Ezekiel bread is a sprouted bread whose name was an inspiration from the Bible verse Ezekiel 4 vs 9. It is known to offer a special blend of different nutrients like folic acid and amino acid, and are thus, considered as a wonderful alternative for low glycemic bread consumers. The uniqueness of Ezekiel bread is due to the nutritional profile it offers to consumers, including its carbohydrate, protein, mineral and vitamin content.
It is produced from a special component such as whole grains that are organically sprouted, including barley, wheat, oats, millet, lentils, and corn, also proteins that can be sprouted or note (soybeans and other legumes). These unique varieties of nutrient are known to offer an array of health benefits that could also be enjoyed by people living with diabetes.
It has been identified to help diabetes patients lower their blood sugar levels, promote weight loss, reduce spikes, and lower the risk of heart disease. Therefore, combined with its large variety of nutrients, it could help control type 1 and type 2 diabetes, hypoglycemia, and hypertension.
Sprouting a grain or legume involves soaking them in water, so seeds germinate. This makes more nutrients available for consumption and also lowers the number of anti-nutrients which are present in many grains. Sprouting erodes anti-nutrients, starches, gluten, enzyme inhibitors, thus enabling the body to digest and absorb nutrient better.
Ezekiel bread is also a great source of vitamin B6, zinc, calcium, folic acid, iron, magnesium, and more. Also, sprouting grains and legumes increases the production of vitamins to almost tenfold, especially vitamins B2 (AKA riboflavin), B5, and B6, as well as activating vitamin C production.
Ezekiel bread (the 7 Sprouted Grains variety) contains 15 grams of carbohydrates in one slice as well as 80 grams potassium, 1 gram of sugar, 3 grams of fiber, and 4 grams of protein. It contains all 9 of the essential amino acids and thus considered as perfect for people with diabetes.
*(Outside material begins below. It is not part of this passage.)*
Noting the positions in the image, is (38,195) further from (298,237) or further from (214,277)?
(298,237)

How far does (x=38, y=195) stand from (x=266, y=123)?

Benefits of Ezekiel Bread:
- Lowers the risk of coronary disease
- Helps in weight loss
- Keeps blood sugar levels in check
- Supports fetal development
- Promotes gastrointestinal health
- Decreases blood pressure
Down-sides of Ezekiel Bread:
- Ezekiel bread is expensive
- Preservation is difficult when it can’t be freeze stored
1. Healthline. “Is Bread Bad for your Health?” Accessed April 26, 2018. https://www.healthline.com/nutrition/why-is-bread-bad-for-you#section2
2. University of Illinois Extended Food and Nutrition Education Program. “Bread from Around the World.” Accessed April 26, 2018. http://www.wellnessproposals.com/nutrition/cultural-food-diversity-program/breads-from-around-the-world-handout.pdf
3. American Diabetes Association. “Glycemic Index and Diabetes.” Accessed April 26, 2018. http://www.diabetes.org/food-and-fitness/food/what-can-i-eat/understanding-carbohydrates/glycemic-index-and-diabetes.html
4. Food for Life. “Ezekiel 4:9 Sprouted Whole Grain Bread.” Accessed April 26, 2018. https://www.foodforlife.com/product/breads/ezekiel-49-sprouted-whole-grain-bread
5. J Agric Food Chem. 2007 Jun 13;55(12):4678-83. Epub 2007 May 12. Accessed April 26, 2018. “Changes of folates, dietary fiber, and proteins in wheat as affected by germination.”